**BRIEF**
Copy the following data verbatim, starting at the line that contains "What measurable distance" and ending after the line that contains "1377 millimetres".

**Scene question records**
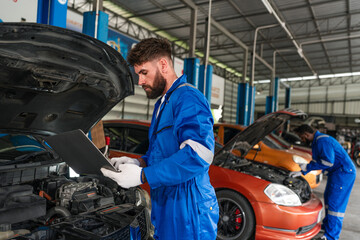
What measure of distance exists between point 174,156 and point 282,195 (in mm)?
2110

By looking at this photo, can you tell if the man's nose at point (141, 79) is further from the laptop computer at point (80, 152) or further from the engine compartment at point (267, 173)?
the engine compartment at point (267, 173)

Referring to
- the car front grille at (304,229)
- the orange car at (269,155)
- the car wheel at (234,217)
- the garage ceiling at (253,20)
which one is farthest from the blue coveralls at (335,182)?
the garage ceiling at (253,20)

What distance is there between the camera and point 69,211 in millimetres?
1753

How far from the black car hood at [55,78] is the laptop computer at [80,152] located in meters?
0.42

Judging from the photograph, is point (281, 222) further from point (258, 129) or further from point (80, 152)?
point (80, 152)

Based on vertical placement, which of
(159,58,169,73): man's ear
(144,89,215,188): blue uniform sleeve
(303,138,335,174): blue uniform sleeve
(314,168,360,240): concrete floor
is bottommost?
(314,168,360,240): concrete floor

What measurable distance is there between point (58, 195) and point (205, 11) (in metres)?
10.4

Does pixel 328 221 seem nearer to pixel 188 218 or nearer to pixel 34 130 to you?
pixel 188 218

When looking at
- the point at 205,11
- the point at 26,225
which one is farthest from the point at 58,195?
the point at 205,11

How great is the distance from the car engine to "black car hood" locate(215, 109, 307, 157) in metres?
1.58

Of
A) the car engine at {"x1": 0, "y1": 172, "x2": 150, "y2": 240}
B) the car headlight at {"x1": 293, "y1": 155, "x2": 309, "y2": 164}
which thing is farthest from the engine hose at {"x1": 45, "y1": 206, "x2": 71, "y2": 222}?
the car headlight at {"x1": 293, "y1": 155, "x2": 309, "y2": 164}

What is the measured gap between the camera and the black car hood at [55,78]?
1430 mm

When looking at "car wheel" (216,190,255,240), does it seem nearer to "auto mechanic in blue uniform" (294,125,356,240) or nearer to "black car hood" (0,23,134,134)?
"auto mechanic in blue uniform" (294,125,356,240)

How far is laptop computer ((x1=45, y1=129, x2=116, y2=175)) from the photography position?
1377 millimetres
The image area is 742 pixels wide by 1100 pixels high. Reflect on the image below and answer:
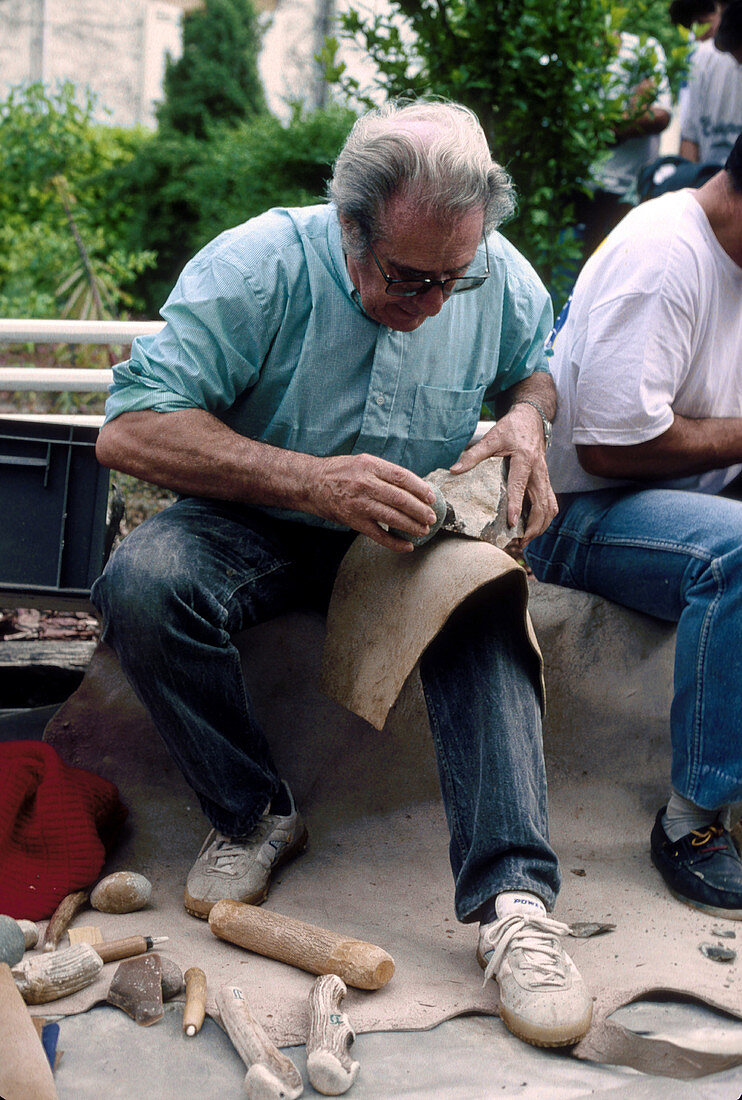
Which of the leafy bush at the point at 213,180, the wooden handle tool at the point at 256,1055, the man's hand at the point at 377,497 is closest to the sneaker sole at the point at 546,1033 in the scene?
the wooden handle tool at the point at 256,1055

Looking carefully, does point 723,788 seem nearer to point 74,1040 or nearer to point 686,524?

**TASK ANSWER**
What measurable distance is there between point (58, 195) and point (205, 11) (in metres)?
10.4

Does pixel 328 221 seem nearer to pixel 188 218 or nearer to pixel 34 130 to you?
pixel 188 218

When looking at
- the point at 205,11
- the point at 26,225
which one is farthest from the point at 58,195?
the point at 205,11

How great is the distance from the car engine to "black car hood" locate(215, 109, 307, 157) in metres?
1.58

Of
A) the car engine at {"x1": 0, "y1": 172, "x2": 150, "y2": 240}
B) the car headlight at {"x1": 293, "y1": 155, "x2": 309, "y2": 164}
which thing is farthest from the engine hose at {"x1": 45, "y1": 206, "x2": 71, "y2": 222}?
the car headlight at {"x1": 293, "y1": 155, "x2": 309, "y2": 164}

What is the measured gap between the camera and the black car hood at [55,78]?
1430 mm

When looking at "car wheel" (216,190,255,240), does it seem nearer to "auto mechanic in blue uniform" (294,125,356,240) or nearer to "black car hood" (0,23,134,134)?
"auto mechanic in blue uniform" (294,125,356,240)

How far is laptop computer ((x1=45, y1=129, x2=116, y2=175)) from the photography position?
1377 millimetres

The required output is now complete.